Questions about scenes in images
..............................

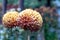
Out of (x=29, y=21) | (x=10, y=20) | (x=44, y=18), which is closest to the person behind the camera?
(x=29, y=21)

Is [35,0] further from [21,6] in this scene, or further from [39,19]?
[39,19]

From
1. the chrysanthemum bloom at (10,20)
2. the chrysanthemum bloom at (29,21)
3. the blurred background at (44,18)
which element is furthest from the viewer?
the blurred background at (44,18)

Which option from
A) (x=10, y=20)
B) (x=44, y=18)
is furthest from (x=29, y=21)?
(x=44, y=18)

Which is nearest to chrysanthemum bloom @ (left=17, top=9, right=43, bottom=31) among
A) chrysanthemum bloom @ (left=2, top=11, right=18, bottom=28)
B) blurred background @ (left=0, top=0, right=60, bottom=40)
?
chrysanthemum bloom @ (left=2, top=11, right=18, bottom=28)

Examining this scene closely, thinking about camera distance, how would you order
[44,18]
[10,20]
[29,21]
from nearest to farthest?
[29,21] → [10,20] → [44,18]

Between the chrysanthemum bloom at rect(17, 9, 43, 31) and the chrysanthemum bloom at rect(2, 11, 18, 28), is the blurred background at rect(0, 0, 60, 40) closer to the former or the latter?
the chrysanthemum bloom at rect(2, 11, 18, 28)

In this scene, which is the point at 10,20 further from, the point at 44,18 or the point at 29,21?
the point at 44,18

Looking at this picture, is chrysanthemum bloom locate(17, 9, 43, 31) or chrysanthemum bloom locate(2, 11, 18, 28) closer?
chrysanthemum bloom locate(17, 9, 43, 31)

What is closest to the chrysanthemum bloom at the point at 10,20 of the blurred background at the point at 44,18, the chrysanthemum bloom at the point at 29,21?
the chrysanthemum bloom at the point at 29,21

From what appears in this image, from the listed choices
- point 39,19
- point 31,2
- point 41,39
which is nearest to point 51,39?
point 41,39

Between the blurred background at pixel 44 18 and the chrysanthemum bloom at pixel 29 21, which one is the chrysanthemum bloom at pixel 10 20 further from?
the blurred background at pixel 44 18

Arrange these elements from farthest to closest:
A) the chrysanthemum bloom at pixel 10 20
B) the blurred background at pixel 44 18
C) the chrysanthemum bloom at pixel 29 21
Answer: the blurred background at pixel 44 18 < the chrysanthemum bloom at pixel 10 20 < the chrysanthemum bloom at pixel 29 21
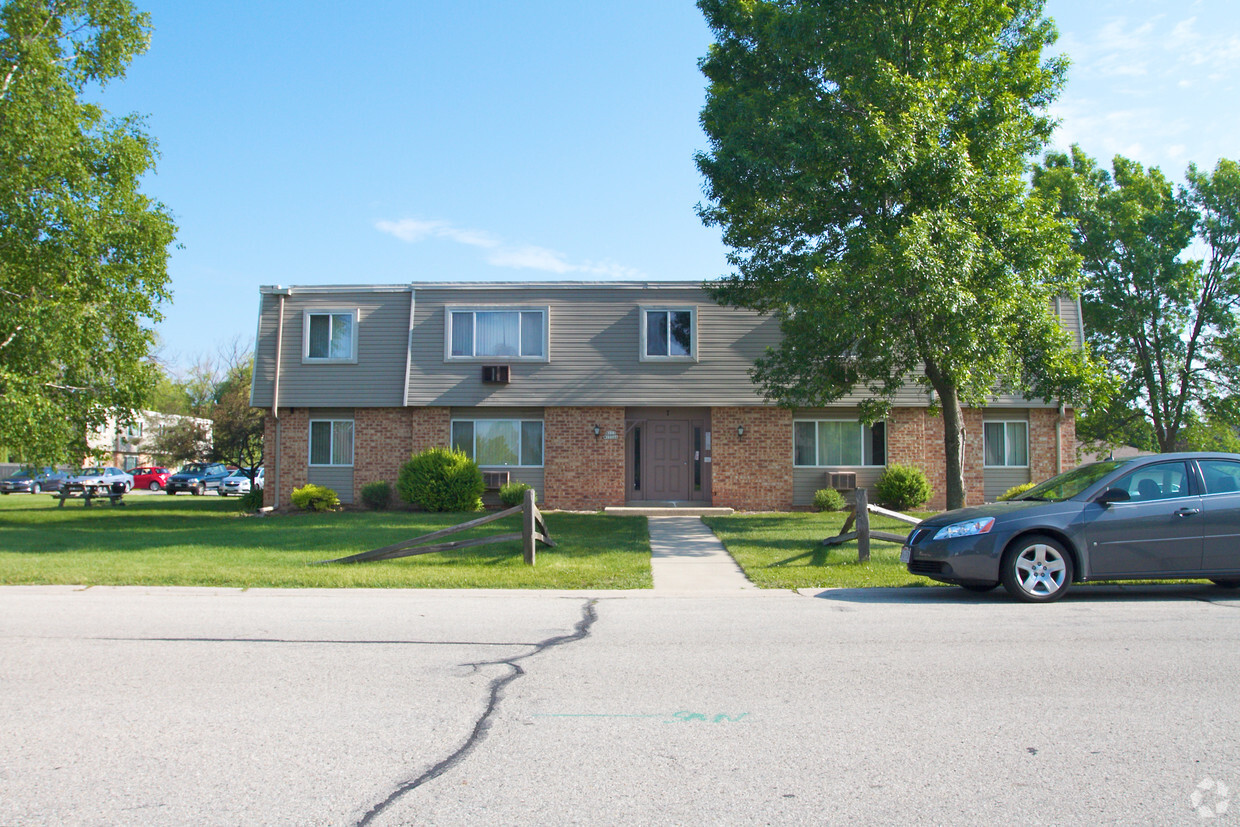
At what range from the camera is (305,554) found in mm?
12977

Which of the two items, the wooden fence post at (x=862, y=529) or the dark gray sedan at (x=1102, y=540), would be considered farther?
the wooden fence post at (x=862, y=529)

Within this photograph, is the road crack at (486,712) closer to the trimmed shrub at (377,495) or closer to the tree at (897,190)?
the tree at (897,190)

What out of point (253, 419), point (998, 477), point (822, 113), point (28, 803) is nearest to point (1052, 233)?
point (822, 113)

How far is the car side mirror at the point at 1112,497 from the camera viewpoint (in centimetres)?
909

..............................

To be done —
Set down the listing above word for word, starting at the line that contains "What is closest" and continuing through the end of the listing. Leave the pictures out of your answer.

Solution to this task —
What is closest to the chrysanthemum bloom at the point at 10,20 of the blurred background at the point at 44,18, the chrysanthemum bloom at the point at 29,21?
the chrysanthemum bloom at the point at 29,21

From what appears in this image, from the listed choices
- point 39,19
- point 31,2
- point 41,39
which is nearest to point 51,39?
point 41,39

Between the blurred background at pixel 44 18 and the chrysanthemum bloom at pixel 29 21, which one is the chrysanthemum bloom at pixel 10 20 further from?
the blurred background at pixel 44 18

Arrange these elements from farthest to closest:
A) the chrysanthemum bloom at pixel 10 20
B) the blurred background at pixel 44 18
C) the chrysanthemum bloom at pixel 29 21
Answer: the blurred background at pixel 44 18 < the chrysanthemum bloom at pixel 10 20 < the chrysanthemum bloom at pixel 29 21
At what range from the camera is (305,554) found in mm?
12977

Which of the two items, the wooden fence post at (x=862, y=529) or the dark gray sedan at (x=1102, y=540), would be considered farther?
the wooden fence post at (x=862, y=529)

Within this photograph, is the road crack at (486,712) closer to the trimmed shrub at (377,495) or closer to the tree at (897,190)?
the tree at (897,190)

What out of point (253, 419), point (998, 477), point (822, 113), point (28, 803) is nearest to point (1052, 233)?
point (822, 113)

How far is the car side mirror at the point at 1112,497 from the camera viewpoint (in centimetres)?
909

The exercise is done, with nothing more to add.